# Work task:
According to the comics review post, what was the main reason the writer chose to wait a week instead of posting late? Explain in one to three sentences.

# Exercise passage:
----

Friday, June 3, 2016

Weekly Comic Pull #7: Rebirth Edition

Welcome to the seventh installment of our weekly dive into the world of comics! As I mentioned before, I was not able to post at our usual time last week, as I was on a plane and therefore was unable to be at a comic shop. After a spell, I ended up deciding to just wait until this week for a few reasons, the main one being that this gives me an opportunity to have the DC Rebirth 80 page one-shot as well as some of the new Rebirth issues in the same post. So not only will we get the big issue, we'll be seeing the aftermath too.

Just a heads up, I probably won't be covering EVERYTHING as I usually do (I don't want this to get too long), so I'll probably skip over the issues I had less to say about. So, sit back, relax, and enjoy the Rebirth edition of this week's Weekly Pull List, starting with the big one...

DC Universe Rebirth #1

Written by Geoff Johns
Art by Gary Frank, Ethan Van Sciver, Ivan Reis, and Phil Jimenez

Okay. What to say about Rebirth? Well, first off, I won't be giving any spoilers, despite a lot of people already knowing because of the internet. What I will say, though, is that, despite this issue not actually accomplishing as much as I'd maybe had hoped (kinda like Civil War II #0), I actually find this issue to be an incredibly satisfying read. It would be inaccurate to say that this issue was a huge event that shattered or irrevocably changed the DC Universe. Instead, what this issue does is open the door for a new story that WILL change everything. To put it simply, it doesn't tell a story so much as pave the way for a potentially great one, and it does it well. That's not to say that nothing happens in the issue. Quite a bit happens, actually. Including one event that old-school DC fans will jump for joy at, with a panel that tugs at the heartstrings of anyone who knows these characters.You see the beginnings of what can only be described as hope sprouting in places across the DC Universe. What's great is that these changes don't feel forced, they feel really well integrated into the universe, especially after recent events in books like Justice League, Batman, Superman, and so on. In that way, it fulfills the promise Geoff Johns made about doing what he did with the Flash and Green Lantern, bringing what we loved back while looking towards the future. To say much more than that would be ruining much of the story. The last thing I'll say is that the final pages do leave me wondering what exactly they're going to do with this revelation. I can't say I 100% love it, but what it DOES do is pose some very interesting questions. All I can do is wait and see. For now, I can say that the DC Universe you love is back, and it's good to be home.

----

# Source data:
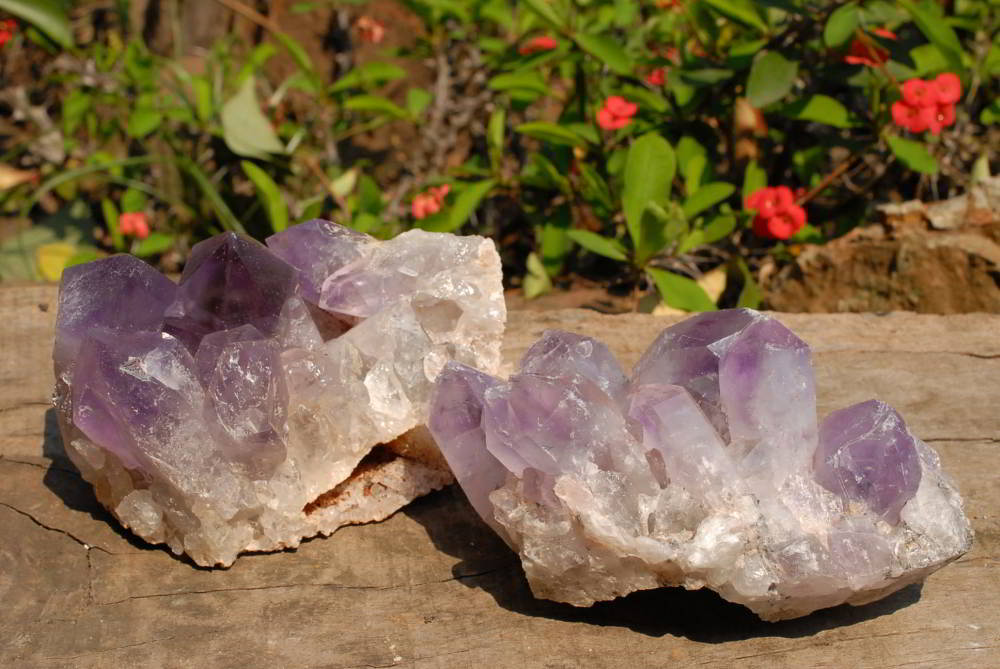 Natural Medium Sized Amethyst Clusters x 2 From Mumbwe, Zambia - TopRock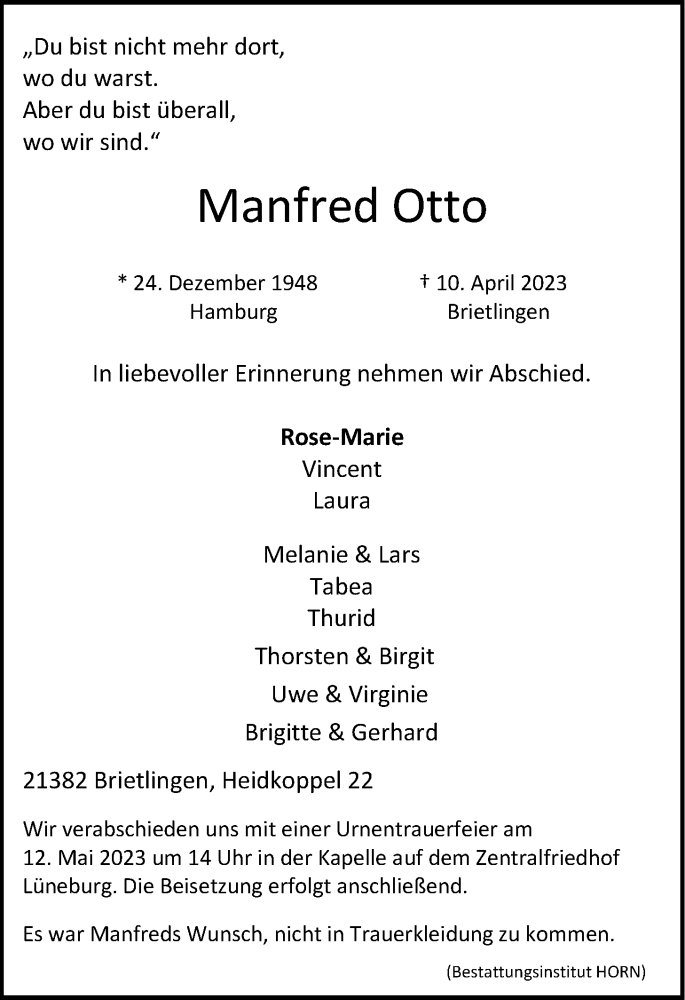  Traueranzeige für Manfred Otto vom 06.05.2023 aus LZ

----

# Solution:
The writer's main reason for waiting was that it allowed the DC Rebirth 80-page one-shot and some of the new Rebirth issues to appear in the same post. That way, readers would get both the big issue and its aftermath together.